-- Document segment follows --

# Implication, conjunction and disjunction distributivity problems

I have proven using theorems that implication is left distributive over conjunction:

$x \rightarrow (y \land z) \equiv ( x \rightarrow y ) \land ( x \rightarrow z )$

Proof:

$x \rightarrow (y \land z) \\ \equiv \\ \neg x \lor ( y \land z ) \\ \equiv \\ ( \neg x \lor y ) \land ( \neg x \lor z ) \\ \equiv \\ ( x \rightarrow y ) \land ( x \rightarrow z )$

I have also proved that implication is left distributive over disjunction in a similar way. However, I am now struggling to prove:

• whether or not conjunction and disjunction are left distributive over implication

$x \land ( y \rightarrow z ) \equiv ( x \land y ) \rightarrow ( x \land z )$

$x \lor ( y \rightarrow z ) \equiv ( x \lor y ) \rightarrow ( x \lor z )$

• whether or not implication is right distributive over conjunction and disjunction

$( y \land z ) \rightarrow x \equiv ( y \rightarrow x ) \land ( z \rightarrow x )$ (EDIT: I think I have proven this one)

$( y \lor z ) \rightarrow x \equiv ( y \rightarrow x ) \lor ( z \rightarrow x )$

I would appreciate any help as to where to get started on these proofs, or what theorems I should be looking at to prove them, as well as any advice on how to prove if one of them is NOT​ distributive (i.e. how do I know that one of the above theorems is false without attempting, and failing, to prove it many, many different ways).

Thank you for any help in advance.

How do I know that one of the above statements is false without attempting, and failing, to prove it many, many different ways?

-- Document segment concluded --
-- Input data follows --

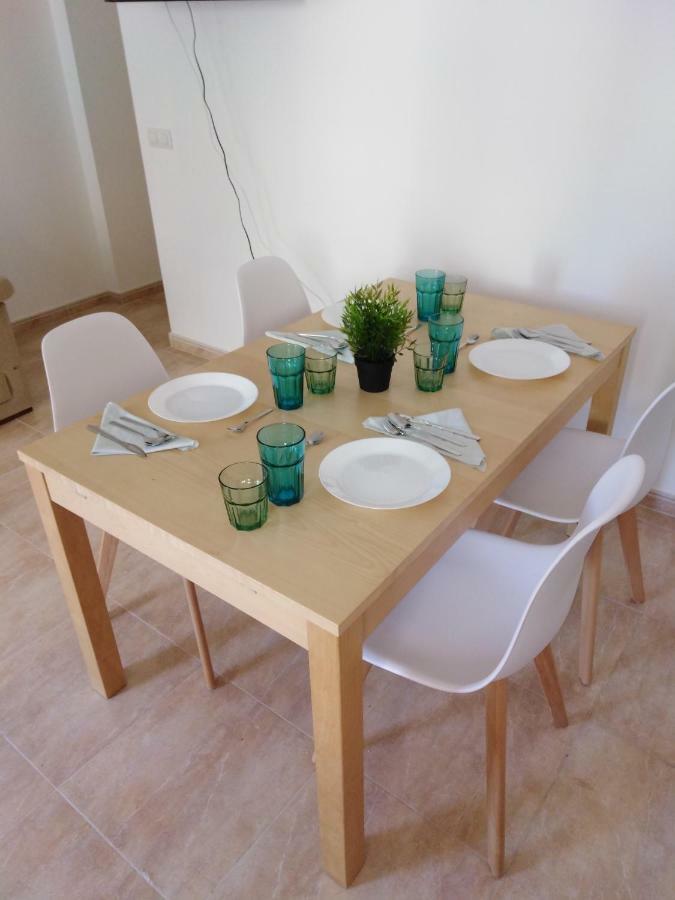 El Apartamento De Marina En Chilches Playa Екстериор снимка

-- Input data concluded --

## Directions for this task
In the forum post on distributivity, what other connective does the poster say they also proved implication is left distributive over, besides conjunction?

## Answer to the problem
Disjunction.